Jakarta|EGINDO.co Menteri Perdagangan Zulkifli Hasan (Zulhas) tidak ingin penerbitan revisi Peraturan Menteri Perdagangan (Permendag) No.50/2020 tentang Penyelenggara Perdagangan Melalui Sistem Elektronik (PMSE), termasuk e-commerce dilakukan secara tergesa-gesa.
Menurutnya saat ini draft perubahan beleid itu masih dalam tahap harmonisasi dan menerima masukan dari berbagai pihak.
“Jangan sampai Permendag sudah jadi, baru 2 minggu diubah lagi,” ujar Zulhas saat ditemui di kawasan Kalideres, Rabu (30/8/2023).
Zulhas mengatakan, pihaknya masih memberikan kesempatan kepada para e-commerce untuk memberikan pendapat dan saran mereka masing-masing terhadap perubahan Permendag No.50/2020.
Musababnya, kata Zulhas, pemerintah ingin memastikan agar kebijakan yang diberlakukan nantinya tidak merugikan usaha e-commerce maupun pelaku UMKM yang ada.
“Ini kan bukan soal lama dan cepat, ini kan soal yang bagus ya, dan akan melibatkan seluruh Kementerian terkait,” tutur Zulhas.
Sebelumnya, berdasarkan catatan Bisnis, Jumat (25/8/2023), revisi Permendag No.50/2020 mendapat protes dari Asosiasi Pengusaha Logistik E-Commerce (APLE).
Khususnya pada rencana pemerintah membatasi impor langsung (cross border) di e-commerce. Bahkan, mereka berencana menggugat beleid tersebut ke Pengadilan Tata Usaha Negara (PTUN) apabila terbit tanpa mempertimbangkan aspirasi mereka.
Ketua APLE, Sonny Harsono menyebut bahwa pembatasan impor langsung (cross border) di e-commerce berisiko membuat usaha di sektor logistik terpuruk. Selain itu, mereka juga memandang rencana pembatasan impor di e-commerce akan melemahkan ekspor UMKM akibat dari risiko aksi balas dendam negara lainnya terhadap restriksi impor yang dilakukan Indonesia.
“Karena pasti akan digugat juga oleh WTO [World Trade Organization]. Jadi pemerintah Indonesia di dalam negeri digugat, di luar negeri juga akan digugat oleh pihak lain,” ujar Sonny.
Sebagai informasi, sebelumnya Direktur Jenderal Dalam Negeri, Kemendag, Isy Karim membeberkan sejumlah aturan yang telah direvisi dalam Permendag No.50/2020, terutama terkait dengan pembatasan peredaran produk impor di platform digital.
Pemerintah dalam revisi beleid tersebut berencana membatasi minimum harga produk yang bisa diimpor langsung (cross border) di e-commerce sebesar US$100 atau sekitar Rp1,5 juta per unit.
Artinya barang impor di bawah harga tersebut dilarang diperdagangkan oleh penjual dari luar negeri di platform e-commerce Indonesia.
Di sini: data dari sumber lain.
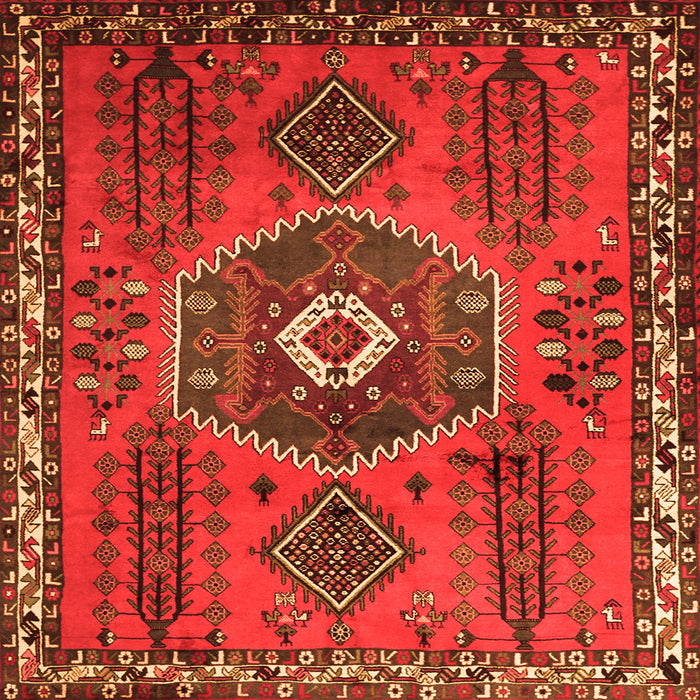 Round Machine Washable Persian Orange Traditional Area Rugs, wshtr1396org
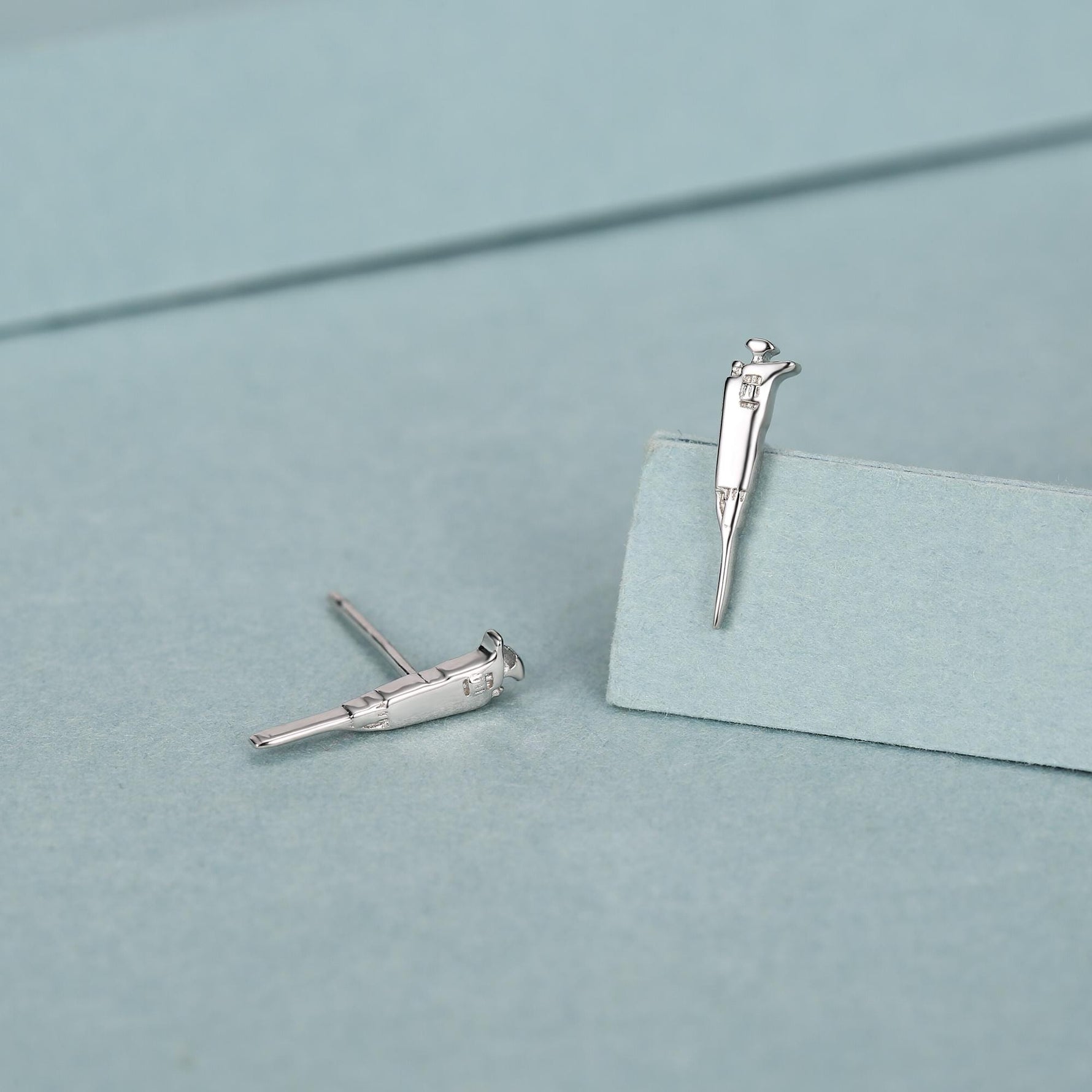 Sterling Silver Pipette Stud Earrings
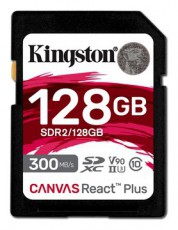Kingston 128GB SD Canvas React Plus (SDR2/128GB) Memóriakártya Memória kártya / Pendrive - SD / SDHC / SDXC kártya - 385344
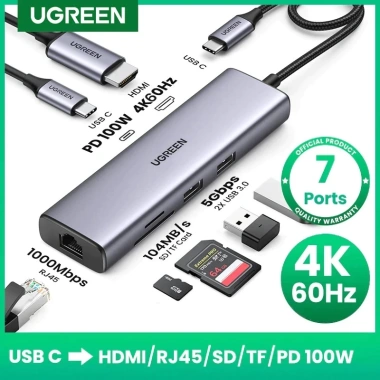 Hub USB Type-C 7 trong 1 Ugreen 90.568 HDMI 4K, USB 3.0, LAN Gigabit, SD/TF, sạc PD 100W 10 Hub USB Type-C 7 trong 1 Ugreen 90.568 HDMI 4K, USB 3.0, LAN Gigabit, SD/TF, sạc PD 100W 10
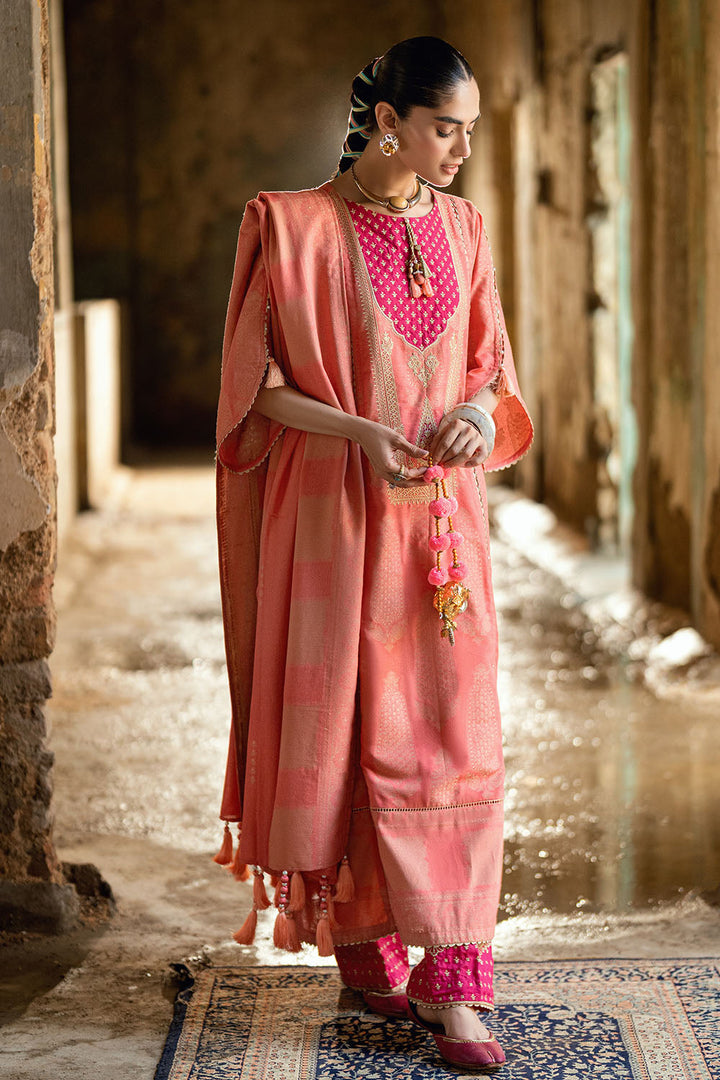 Gul Ahmed Stitched Jacquard 3 Piece MJ#52025 J(45&44) - Salai - Gul Ahmed RTW Winter 2025 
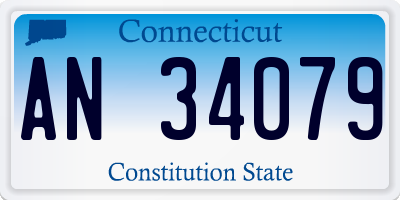 CT license plate AN34079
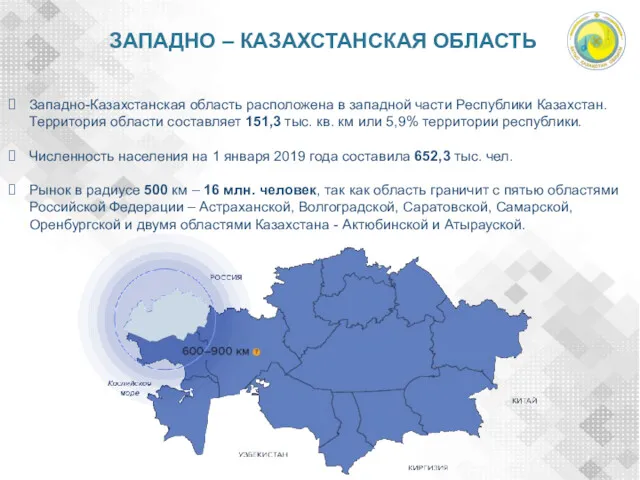 ЗАПАДНО – КАЗАХСТАНСКАЯ ОБЛАСТЬ Западно-Казахстанская область расположена в западной части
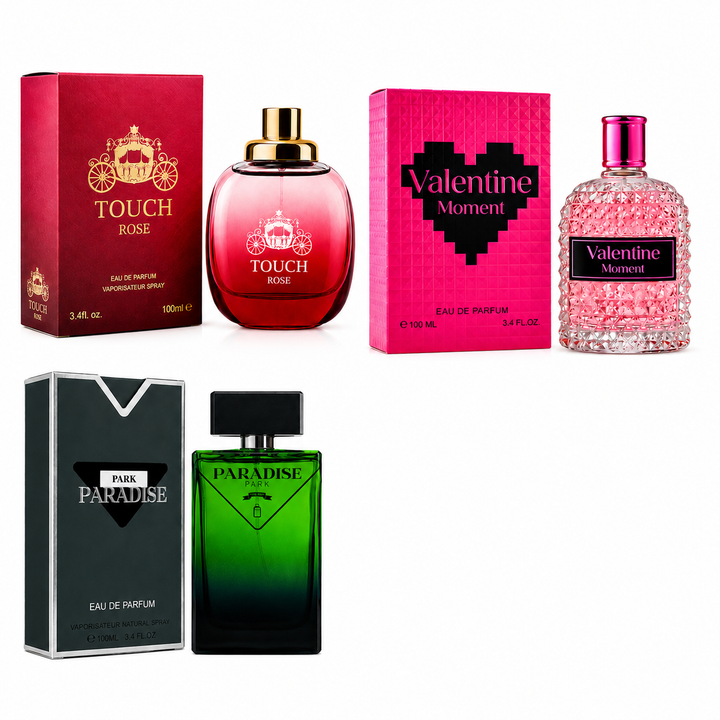 Luxury Perfume Gift Set for Men &amp; Women – Touch Rose, Valentine Moment &amp; Paradise Park Eau de Parfum 3-Pack, Long Lasting Fragrance Collection, Floral Fruity Fresh Perfume Bundle, Premium Gift Set 100ml Each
Selain itu, Kemendag juga menetapkan persyaratan tambahan bagi pedagang luar negeri di e-commerce yang menjual produknya ke Indonesia yakni dengan memenuhi standar nasional Indonesia (SNI) hingga persyaratan teknis barang atau jasa yang ditawarkan. Pemerintah juga akan mendefinisikan social commerce seperti TikTok Shop, Facebook, dan Instagram sebagai salah satu bentuk penyelenggara PMSE. Adapun sejak 1 Agustus 2023, revisi Permendag No.50/2020 tersebut telah masuk tahap harmonisasi di Kementerian Hukum dan HAM hingga saat ini belum rampung dan terbit.